As a 27 year old woman living a seemingly ordinary life, there are times when questions come up that I don't really want to answer. Sometimes it's because I just don't know the answer. Sometimes, it's because it's about something I don't really want to talk about. Especially with a stranger.
I was out with a couple friends last night, when we ran into a girl who we "used to" know. By that I mean that she was a "satallite" friend that used to hang out with another one of our friends and come around once in a while. I didn't particularly care for her then and I don't particularly care for her now. She's annoying.

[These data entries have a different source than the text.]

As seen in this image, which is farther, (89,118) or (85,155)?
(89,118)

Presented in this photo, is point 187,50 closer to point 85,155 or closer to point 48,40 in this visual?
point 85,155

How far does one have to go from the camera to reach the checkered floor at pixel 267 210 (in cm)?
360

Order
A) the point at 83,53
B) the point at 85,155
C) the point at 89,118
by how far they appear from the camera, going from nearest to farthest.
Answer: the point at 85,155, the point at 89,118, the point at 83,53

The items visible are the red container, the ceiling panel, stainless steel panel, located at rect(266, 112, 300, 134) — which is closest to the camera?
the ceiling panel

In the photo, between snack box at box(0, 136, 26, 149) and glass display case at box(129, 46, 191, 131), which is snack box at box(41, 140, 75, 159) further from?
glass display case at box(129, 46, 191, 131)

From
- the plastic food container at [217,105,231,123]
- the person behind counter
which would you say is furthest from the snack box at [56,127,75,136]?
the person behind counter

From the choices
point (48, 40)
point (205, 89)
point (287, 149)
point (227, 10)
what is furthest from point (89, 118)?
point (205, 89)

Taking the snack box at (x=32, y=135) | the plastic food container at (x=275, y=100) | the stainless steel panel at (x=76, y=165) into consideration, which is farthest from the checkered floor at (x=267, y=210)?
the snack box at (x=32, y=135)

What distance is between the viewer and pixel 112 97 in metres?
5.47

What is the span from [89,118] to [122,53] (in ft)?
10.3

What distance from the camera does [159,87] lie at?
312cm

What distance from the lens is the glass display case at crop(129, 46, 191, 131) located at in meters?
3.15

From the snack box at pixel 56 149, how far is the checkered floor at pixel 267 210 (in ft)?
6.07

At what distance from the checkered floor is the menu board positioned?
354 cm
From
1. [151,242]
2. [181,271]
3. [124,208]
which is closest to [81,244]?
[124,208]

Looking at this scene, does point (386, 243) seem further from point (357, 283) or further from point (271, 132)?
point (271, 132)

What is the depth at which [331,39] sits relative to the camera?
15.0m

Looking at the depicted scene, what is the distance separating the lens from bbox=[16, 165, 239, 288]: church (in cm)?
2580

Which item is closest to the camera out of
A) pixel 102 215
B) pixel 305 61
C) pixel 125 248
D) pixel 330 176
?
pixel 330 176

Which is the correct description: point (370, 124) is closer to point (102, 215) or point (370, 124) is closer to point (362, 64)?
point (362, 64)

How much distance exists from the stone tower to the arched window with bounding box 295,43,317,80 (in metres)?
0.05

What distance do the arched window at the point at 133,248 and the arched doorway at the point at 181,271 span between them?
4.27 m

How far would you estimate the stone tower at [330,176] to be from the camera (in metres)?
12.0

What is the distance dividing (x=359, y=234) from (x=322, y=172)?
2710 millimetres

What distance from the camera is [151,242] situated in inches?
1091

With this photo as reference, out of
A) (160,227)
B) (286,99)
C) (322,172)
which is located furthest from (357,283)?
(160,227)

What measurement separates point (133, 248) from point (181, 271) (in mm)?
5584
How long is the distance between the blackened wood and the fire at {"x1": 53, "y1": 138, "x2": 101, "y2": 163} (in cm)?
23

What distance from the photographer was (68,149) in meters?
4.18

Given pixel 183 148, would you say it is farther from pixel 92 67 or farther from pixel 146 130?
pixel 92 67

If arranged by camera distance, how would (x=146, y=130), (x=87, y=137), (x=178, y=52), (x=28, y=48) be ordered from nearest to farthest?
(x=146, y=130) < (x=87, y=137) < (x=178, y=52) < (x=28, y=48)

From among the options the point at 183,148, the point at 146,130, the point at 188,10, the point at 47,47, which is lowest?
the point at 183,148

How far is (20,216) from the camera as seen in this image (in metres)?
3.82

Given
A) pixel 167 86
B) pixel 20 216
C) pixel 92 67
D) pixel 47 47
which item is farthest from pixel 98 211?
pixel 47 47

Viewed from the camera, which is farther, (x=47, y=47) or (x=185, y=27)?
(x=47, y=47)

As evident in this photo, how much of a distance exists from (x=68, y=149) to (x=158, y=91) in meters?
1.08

Anyway, so she's making small talk with us, catching up if you will, and she turns to me and says, "So how many kids do you have?".
Excuse me?
I don't know whether to be offended by her question or to take it as what it more likely is-just a question. Just something that maybe you ask someone as an ice breaker.

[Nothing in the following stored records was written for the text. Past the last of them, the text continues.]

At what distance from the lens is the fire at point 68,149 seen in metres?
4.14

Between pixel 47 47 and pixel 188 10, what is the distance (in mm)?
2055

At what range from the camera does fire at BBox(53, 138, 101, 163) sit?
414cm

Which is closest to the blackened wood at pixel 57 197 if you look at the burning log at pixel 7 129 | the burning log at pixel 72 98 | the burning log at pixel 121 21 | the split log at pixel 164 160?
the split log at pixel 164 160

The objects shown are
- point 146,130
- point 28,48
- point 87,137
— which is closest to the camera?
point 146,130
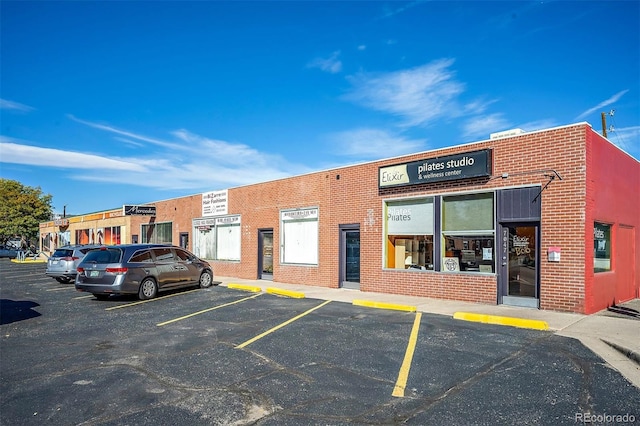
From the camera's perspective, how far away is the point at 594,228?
36.4 feet

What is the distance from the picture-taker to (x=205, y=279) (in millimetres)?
16562

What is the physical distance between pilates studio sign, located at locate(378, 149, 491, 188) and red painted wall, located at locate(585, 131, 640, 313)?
8.36 ft

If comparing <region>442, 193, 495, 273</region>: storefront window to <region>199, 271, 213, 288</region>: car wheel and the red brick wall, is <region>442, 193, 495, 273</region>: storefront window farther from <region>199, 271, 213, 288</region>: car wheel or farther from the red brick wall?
<region>199, 271, 213, 288</region>: car wheel

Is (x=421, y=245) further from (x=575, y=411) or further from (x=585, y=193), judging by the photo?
(x=575, y=411)

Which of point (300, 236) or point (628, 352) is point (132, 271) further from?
point (628, 352)

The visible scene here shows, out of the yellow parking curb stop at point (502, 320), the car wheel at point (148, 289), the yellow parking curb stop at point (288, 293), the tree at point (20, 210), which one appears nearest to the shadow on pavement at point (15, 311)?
the car wheel at point (148, 289)

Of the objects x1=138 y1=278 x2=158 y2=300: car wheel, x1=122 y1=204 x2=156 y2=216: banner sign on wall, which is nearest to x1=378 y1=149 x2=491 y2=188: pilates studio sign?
x1=138 y1=278 x2=158 y2=300: car wheel

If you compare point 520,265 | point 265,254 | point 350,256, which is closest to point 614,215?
point 520,265

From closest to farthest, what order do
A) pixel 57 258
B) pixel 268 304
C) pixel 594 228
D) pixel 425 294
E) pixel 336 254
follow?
pixel 594 228 → pixel 268 304 → pixel 425 294 → pixel 336 254 → pixel 57 258

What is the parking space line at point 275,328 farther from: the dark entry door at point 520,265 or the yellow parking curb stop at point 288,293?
the dark entry door at point 520,265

"Oh-none. We don't have any kids yet..."
"Oh good! Haha....you guys are still young, you have plenty of time....you need to enjoy life and live!"
"Oh yeah, definitely..."
What the fuck? So apparently, having kids means that life is over. Life as you know it anyway. I don't know if I can even have kids-but I do know that I want them. Or, I think I want them. Sometimes, I really enjoy life just how it is. And I think about all the stuff I could buy and the trips I could take if I didn't ever have kids. How "glamorous" life could be sans baby. But a second later, the image of another life pops into my head. A fenced in yard with a couple of kids playing in the back. Making cupcakes for school. As boring as that might sound to some people, that might be just the thing that I need to wake me up. Even though that life would be just as ordinary as the one I'm living now, at the same time, it might also mean adventures that I haven't yet taken. Having kids may completely change who I am. I don't think that it will-or that it should, but it definitely could.

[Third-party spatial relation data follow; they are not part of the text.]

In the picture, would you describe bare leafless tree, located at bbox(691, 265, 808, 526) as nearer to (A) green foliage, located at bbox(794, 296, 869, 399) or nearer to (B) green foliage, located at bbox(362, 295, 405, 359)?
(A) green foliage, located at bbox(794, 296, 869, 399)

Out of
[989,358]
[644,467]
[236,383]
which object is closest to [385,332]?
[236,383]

Right now, I'm on the fast track to soccer games and school lunches. I'm okay with that for the most part. I have this nagging feeling hanging over my head that says, 'you are getting close to 30-now is the time-you need to have children if you're going to do it' but then I also have this other thought that I can barely take care of myself sometimes and that maybe I should wait. Fuck. What am I waiting for though.
I think that it's just that there's stuff on my mind and I'm constantly second guessing myself in most aspects of my life, so why should this be any different?
Man. Twenty-seven years old...fast approaching 28, and before you know it, 30. Yet, here I sit, struggling with the same issues I have been struggling with for years. Should I bring a child into that? Is that fair? And more importantly, am I bi-polar? Okay-that one was a joke...but seriously. I have to say that I'm starting to worry a little bit.